Facial Fracture Management: Specialist Care
Facial fractures are primarily treated by three surgical specialties: oral and maxillofacial surgeons (36.6%), plastic surgeons (39.6%), and otolaryngologists/head and neck surgeons (23.3%), with all three specialties demonstrating similar outcomes in patient care. 1, 2
Specialist Distribution and Referral Patterns
Facial trauma management requires specialized surgical expertise, with the distribution of care at level-1 trauma centers showing:
- Plastic Surgery: 39.6% of facial trauma coverage
- Oral and Maxillofacial Surgery: 36.6% of facial trauma coverage
- Otolaryngology/Head and Neck Surgery: 23.3% of facial trauma coverage
- Other services (general surgery, oculoplastics): 0.5% 1
Research shows that outcomes are equivalent regardless of which specialty manages facial fractures. A study from a Level I trauma center demonstrated no significant differences in:
- Overall operative rates
- Complication rates
- Mortality
- Length of hospital stay 2
Initial Assessment and Management
The American College of Radiology recommends:
- Initial stabilization focusing on airway, breathing, and circulation before facial trauma evaluation
- CT maxillofacial scan as the first-line diagnostic modality (superior to plain radiographs)
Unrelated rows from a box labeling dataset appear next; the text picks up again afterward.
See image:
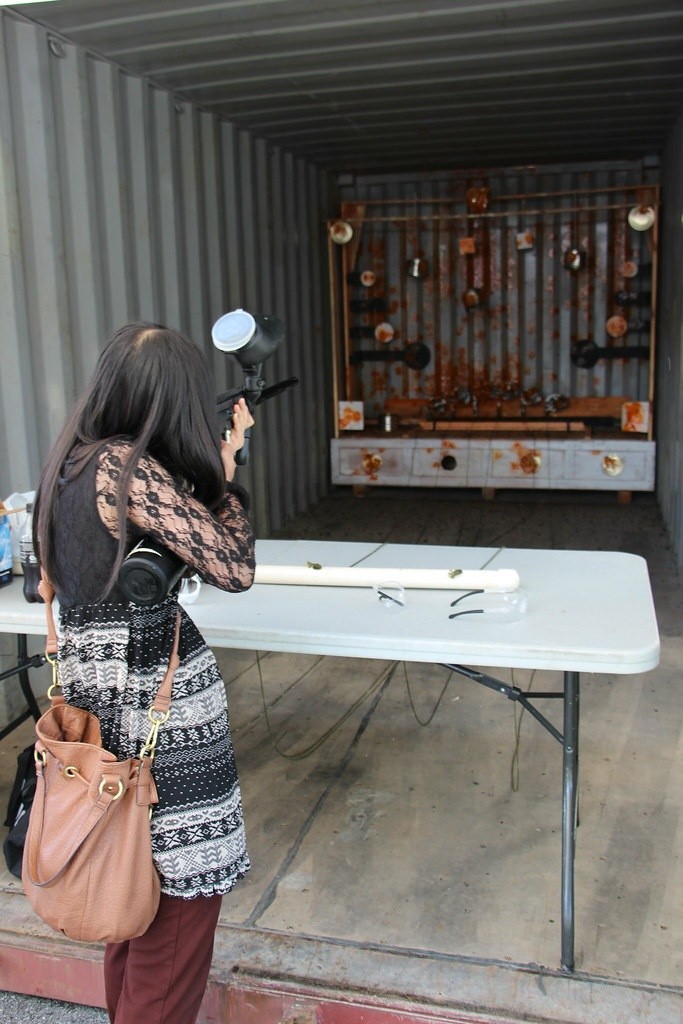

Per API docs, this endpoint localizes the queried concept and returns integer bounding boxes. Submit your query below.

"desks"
[0,537,665,979]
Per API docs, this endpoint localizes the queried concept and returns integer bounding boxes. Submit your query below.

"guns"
[204,308,301,467]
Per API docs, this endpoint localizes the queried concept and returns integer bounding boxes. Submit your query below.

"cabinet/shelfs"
[330,418,658,506]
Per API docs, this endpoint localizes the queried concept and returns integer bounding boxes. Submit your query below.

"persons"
[33,324,257,1024]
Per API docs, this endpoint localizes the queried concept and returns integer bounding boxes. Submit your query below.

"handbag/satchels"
[21,703,162,941]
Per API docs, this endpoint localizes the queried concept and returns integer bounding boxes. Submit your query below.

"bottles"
[17,503,55,603]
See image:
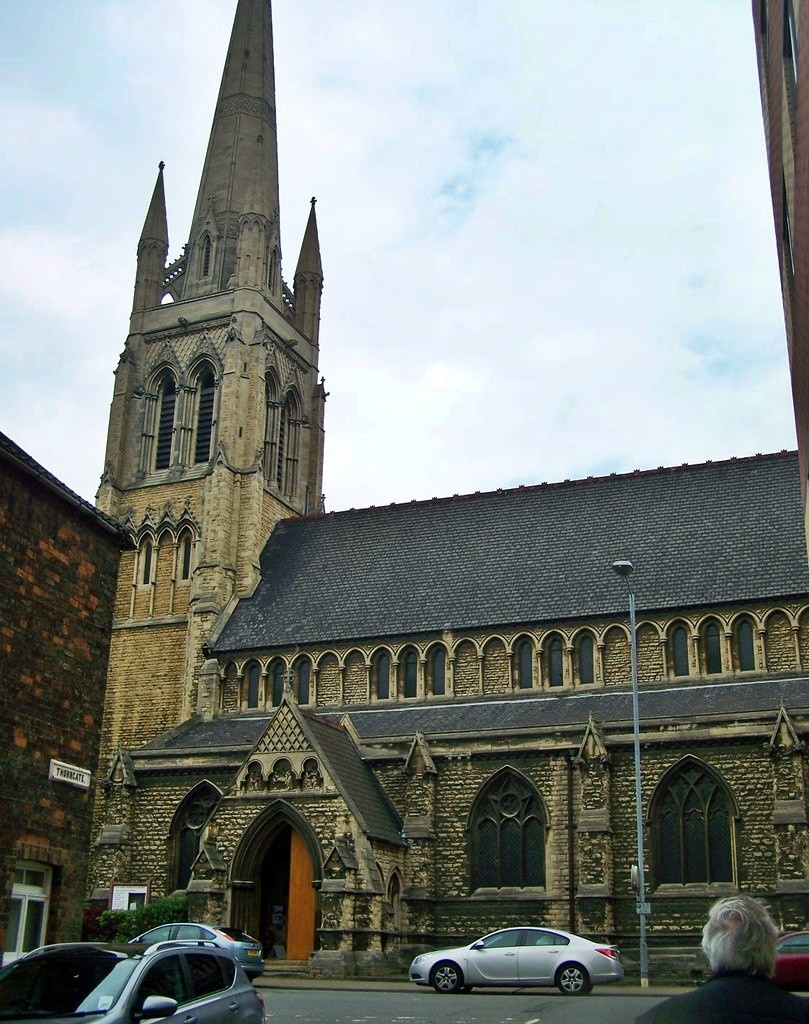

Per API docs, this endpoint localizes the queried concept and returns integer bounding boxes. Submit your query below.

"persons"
[263,924,277,950]
[635,895,809,1024]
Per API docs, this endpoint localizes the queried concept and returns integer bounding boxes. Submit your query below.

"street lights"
[611,558,649,988]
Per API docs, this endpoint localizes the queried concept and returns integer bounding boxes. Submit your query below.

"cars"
[769,930,809,989]
[407,927,625,995]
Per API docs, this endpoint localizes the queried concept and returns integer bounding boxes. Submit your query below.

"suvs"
[127,922,265,984]
[1,939,269,1024]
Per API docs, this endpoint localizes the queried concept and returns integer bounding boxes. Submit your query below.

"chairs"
[536,936,554,944]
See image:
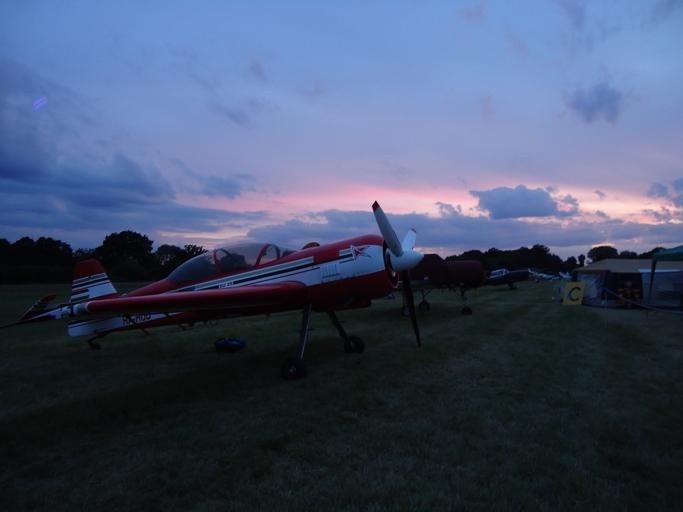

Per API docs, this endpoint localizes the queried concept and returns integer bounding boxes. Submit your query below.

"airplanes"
[0,202,426,378]
[401,255,554,320]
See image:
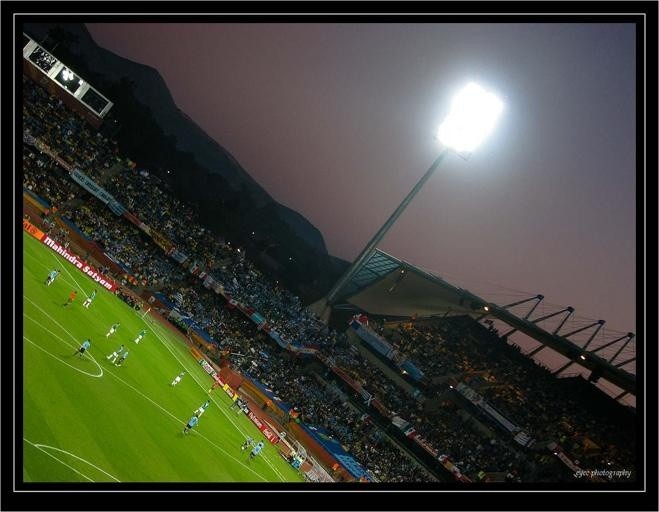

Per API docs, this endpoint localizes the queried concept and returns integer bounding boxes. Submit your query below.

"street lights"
[305,82,506,331]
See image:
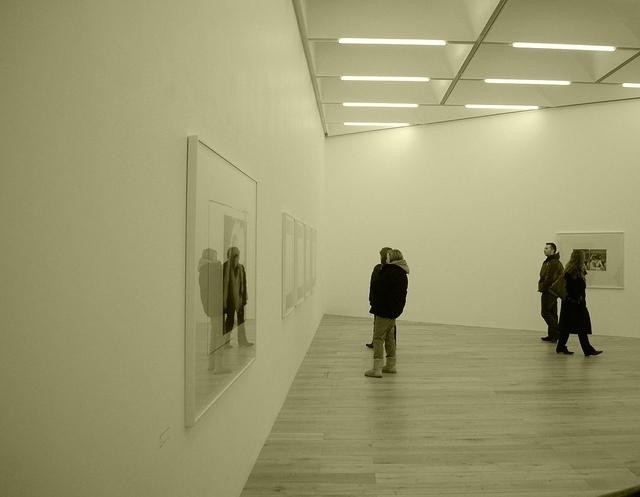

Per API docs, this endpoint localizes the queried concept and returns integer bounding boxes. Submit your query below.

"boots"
[364,358,384,378]
[382,356,397,373]
[208,353,232,375]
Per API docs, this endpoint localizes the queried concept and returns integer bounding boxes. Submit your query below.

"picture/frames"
[184,133,257,429]
[281,211,318,321]
[556,231,626,290]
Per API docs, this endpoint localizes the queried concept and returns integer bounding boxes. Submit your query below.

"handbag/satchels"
[546,273,568,300]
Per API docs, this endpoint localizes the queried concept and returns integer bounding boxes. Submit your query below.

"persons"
[222,245,253,349]
[533,240,563,348]
[554,249,604,357]
[365,247,396,358]
[584,251,603,270]
[363,249,409,378]
[197,245,233,376]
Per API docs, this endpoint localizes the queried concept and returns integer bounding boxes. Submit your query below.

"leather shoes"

- Concurrent CT head as 68% of facial fracture patients have associated head injuries 3
Specialized Management by Fracture Type
Different facial fractures require specific management approaches:
LeFort Fractures
- Require CT angiography of supra-aortic and intracranial vessels for LeFort II or III fractures
- Manual reduction of grossly displaced fragments to improve airway patency
- Early definitive repair (within 24 hours) if patient is hemodynamically stable 3
Complex Facial Fractures
- Open reduction and internal fixation (ORIF) with titanium plates and screws
- Treatment within 10 days of injury shows good to excellent outcomes with low complication rates (16.7% reoperation rate) 4
Common Associated Injuries
Be vigilant for concomitant injuries with facial fractures:
- Cerebral hematomas (43.7% of cases) - most commonly subdural hematomas
- Pulmonary injuries (31.1% of cases) - most commonly lung contusions
- High complication rate (50.3%) including pulmonary complications, septicemia, and renal failure 5
Monitoring and Follow-up
- Monitor for clear rhinorrhea suggesting dural tear
- Check for enophthalmos, diplopia, and infraorbital nerve paresthesia
- Follow up with specialists to monitor healing and address complications 3
Important Considerations
- Airway management is critical - 42% of patients with facial fractures require intubation and 14.8% require tracheostomy 5
- Multidisciplinary approach is essential for optimal outcomes in complex cases
- CT imaging has largely replaced radiographs for facial trauma diagnosis 6
The American College of Radiology emphasizes that proper management of facial fractures not only optimizes aesthetic outcomes but also prevents potential morbidity and mortality from delayed treatment 6, 7.